__PASSAGE__.
A person who has lived in the UK for 5 years with temporary permission to remain in the UK as the husband, wife, civil partner or unmarried/same-sex partner of a British citizen or a settled person and who intends to continue living together (and are still married or in a civil partnership, if applicable) can apply for ILR, as long as he/she arrived in the UK or applied for permission to stay in the UK on or after 9 July 2012. For those who arrived in the UK or applied for permission to stay in the UK on or before 8 July 2012, a 2-year period of residence (instead of 5 years) applies (see above).

=== 6 years' residence ===
A person who has lived in the UK for 6 years with Discretionary Leave can apply for ILR using SET(O). Form HPDL was used as an alternative depending on circumstance but this practice has now ceased.

__DATA LISTING__.
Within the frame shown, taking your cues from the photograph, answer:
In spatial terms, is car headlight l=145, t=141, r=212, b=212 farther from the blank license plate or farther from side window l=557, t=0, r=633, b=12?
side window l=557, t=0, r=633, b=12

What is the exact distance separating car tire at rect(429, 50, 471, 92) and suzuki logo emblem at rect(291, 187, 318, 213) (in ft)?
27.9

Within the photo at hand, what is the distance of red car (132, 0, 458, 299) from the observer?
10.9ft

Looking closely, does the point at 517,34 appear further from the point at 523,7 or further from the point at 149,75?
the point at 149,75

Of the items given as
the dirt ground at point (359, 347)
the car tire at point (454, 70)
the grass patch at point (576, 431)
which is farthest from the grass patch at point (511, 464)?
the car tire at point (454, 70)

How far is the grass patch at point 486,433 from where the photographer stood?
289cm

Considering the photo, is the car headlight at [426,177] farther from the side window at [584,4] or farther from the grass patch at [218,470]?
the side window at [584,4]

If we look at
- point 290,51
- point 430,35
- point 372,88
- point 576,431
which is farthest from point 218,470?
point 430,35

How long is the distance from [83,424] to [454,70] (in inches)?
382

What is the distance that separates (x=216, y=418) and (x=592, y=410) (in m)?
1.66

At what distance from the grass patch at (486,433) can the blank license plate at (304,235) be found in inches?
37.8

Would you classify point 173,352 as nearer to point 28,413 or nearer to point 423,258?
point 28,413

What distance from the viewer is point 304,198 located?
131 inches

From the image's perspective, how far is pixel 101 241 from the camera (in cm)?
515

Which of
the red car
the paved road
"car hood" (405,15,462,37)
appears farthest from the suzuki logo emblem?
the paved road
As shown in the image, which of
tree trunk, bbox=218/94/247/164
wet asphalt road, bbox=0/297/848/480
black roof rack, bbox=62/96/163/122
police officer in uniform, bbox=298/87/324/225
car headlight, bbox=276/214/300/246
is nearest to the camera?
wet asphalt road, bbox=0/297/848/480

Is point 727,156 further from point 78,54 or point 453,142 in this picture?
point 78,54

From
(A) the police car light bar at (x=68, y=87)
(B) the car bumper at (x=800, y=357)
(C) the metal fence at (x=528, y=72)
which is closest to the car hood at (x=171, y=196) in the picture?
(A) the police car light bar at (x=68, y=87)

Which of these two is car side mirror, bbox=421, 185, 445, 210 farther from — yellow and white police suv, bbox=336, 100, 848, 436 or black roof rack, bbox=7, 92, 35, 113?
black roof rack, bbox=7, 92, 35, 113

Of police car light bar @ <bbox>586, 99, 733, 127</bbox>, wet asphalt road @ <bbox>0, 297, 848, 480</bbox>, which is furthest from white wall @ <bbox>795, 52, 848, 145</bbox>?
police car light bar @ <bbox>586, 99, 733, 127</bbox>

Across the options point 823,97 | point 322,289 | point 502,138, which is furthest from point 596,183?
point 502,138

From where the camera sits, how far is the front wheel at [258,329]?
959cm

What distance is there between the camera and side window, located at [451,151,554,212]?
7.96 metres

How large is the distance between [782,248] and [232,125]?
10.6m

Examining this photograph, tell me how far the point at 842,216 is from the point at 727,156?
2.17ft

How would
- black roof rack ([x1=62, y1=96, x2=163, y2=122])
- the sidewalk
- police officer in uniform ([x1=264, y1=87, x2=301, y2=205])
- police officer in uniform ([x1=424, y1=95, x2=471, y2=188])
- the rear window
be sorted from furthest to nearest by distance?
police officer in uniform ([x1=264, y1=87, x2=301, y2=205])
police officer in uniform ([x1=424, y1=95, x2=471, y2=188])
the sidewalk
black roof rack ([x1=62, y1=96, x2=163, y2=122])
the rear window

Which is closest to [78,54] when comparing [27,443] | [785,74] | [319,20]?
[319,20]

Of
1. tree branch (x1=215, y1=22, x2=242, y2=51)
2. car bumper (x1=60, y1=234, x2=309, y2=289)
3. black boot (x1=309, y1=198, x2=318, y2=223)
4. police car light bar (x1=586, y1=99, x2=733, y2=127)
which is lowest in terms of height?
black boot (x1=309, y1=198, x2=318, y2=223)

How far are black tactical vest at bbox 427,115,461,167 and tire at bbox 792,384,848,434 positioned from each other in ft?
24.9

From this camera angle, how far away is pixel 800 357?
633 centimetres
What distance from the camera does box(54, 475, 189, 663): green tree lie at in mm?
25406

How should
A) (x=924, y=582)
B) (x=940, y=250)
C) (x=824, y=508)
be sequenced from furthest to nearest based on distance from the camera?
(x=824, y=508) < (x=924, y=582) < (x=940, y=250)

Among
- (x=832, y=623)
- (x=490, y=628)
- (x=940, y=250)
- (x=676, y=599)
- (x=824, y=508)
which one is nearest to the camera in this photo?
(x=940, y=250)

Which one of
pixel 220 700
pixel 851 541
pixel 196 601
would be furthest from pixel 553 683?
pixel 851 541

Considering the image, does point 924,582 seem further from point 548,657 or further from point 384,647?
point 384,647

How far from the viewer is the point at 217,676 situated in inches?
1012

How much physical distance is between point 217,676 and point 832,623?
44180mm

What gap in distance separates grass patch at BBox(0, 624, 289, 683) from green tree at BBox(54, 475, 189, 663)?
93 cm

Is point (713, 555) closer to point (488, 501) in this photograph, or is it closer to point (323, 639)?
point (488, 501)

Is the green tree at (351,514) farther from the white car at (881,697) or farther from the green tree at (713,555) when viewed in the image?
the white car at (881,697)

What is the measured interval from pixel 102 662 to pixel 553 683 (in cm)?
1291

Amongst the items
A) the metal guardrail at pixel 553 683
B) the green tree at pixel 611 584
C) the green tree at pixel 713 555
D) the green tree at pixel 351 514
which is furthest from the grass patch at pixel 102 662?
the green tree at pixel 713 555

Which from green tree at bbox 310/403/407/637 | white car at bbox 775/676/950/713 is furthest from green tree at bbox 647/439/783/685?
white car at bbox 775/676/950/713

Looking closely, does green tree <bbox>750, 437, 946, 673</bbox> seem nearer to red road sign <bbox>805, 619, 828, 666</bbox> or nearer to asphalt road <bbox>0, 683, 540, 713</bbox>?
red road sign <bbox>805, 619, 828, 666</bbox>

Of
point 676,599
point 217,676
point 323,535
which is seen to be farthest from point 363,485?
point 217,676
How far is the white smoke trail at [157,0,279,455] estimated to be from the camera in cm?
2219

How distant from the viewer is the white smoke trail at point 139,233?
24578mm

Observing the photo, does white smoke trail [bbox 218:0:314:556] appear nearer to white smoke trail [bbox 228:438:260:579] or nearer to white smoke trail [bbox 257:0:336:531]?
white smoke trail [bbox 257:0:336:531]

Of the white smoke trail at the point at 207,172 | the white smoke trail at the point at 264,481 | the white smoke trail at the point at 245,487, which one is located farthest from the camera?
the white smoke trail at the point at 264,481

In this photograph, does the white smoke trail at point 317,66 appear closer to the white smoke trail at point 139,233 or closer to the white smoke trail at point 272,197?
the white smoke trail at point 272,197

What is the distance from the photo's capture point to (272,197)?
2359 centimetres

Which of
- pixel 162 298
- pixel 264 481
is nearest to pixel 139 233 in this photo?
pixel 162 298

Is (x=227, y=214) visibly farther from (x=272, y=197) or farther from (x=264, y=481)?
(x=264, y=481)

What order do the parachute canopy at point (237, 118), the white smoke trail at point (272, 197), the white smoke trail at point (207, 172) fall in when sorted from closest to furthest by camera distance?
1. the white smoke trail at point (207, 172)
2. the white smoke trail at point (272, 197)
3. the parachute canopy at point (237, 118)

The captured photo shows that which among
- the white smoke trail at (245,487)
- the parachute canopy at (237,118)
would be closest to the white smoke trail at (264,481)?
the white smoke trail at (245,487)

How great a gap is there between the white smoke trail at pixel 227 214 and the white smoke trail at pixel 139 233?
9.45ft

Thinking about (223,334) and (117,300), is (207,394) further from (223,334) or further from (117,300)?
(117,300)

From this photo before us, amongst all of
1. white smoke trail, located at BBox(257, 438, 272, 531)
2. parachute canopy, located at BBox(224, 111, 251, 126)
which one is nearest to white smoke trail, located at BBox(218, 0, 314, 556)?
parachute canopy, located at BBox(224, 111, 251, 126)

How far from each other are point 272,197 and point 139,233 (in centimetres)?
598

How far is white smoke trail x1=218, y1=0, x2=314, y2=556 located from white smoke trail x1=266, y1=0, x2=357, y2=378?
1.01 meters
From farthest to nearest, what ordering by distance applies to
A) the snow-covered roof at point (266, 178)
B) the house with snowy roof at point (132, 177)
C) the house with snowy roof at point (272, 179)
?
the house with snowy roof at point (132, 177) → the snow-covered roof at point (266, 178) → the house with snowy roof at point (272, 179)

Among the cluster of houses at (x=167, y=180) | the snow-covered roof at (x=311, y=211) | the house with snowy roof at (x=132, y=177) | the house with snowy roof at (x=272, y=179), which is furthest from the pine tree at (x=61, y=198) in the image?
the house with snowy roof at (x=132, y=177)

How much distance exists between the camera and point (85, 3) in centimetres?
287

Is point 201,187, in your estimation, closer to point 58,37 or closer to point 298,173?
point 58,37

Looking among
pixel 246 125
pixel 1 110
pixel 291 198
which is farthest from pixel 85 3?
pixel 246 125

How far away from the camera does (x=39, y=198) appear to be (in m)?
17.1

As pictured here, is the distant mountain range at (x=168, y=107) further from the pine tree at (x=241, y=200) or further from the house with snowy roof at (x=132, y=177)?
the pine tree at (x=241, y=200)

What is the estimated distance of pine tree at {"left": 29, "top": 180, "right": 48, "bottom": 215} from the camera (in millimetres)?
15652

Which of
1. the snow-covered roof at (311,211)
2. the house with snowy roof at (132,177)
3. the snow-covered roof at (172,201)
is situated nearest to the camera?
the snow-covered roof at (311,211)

__EXERCISE INSTRUCTIONS__. Copy the part of the passage on residence periods for indefinite leave to remain from "A person who has lived in the UK for 5" to "has now ceased.", word for word.

__FULL OUTPUT__.
A person who has lived in the UK for 5 years with temporary permission to remain in the UK as the husband, wife, civil partner or unmarried/same-sex partner of a British citizen or a settled person and who intends to continue living together (and are still married or in a civil partnership, if applicable) can apply for ILR, as long as he/she arrived in the UK or applied for permission to stay in the UK on or after 9 July 2012. For those who arrived in the UK or applied for permission to stay in the UK on or before 8 July 2012, a 2-year period of residence (instead of 5 years) applies (see above).

=== 6 years' residence ===
A person who has lived in the UK for 6 years with Discretionary Leave can apply for ILR using SET(O). Form HPDL was used as an alternative depending on circumstance but this practice has now ceased.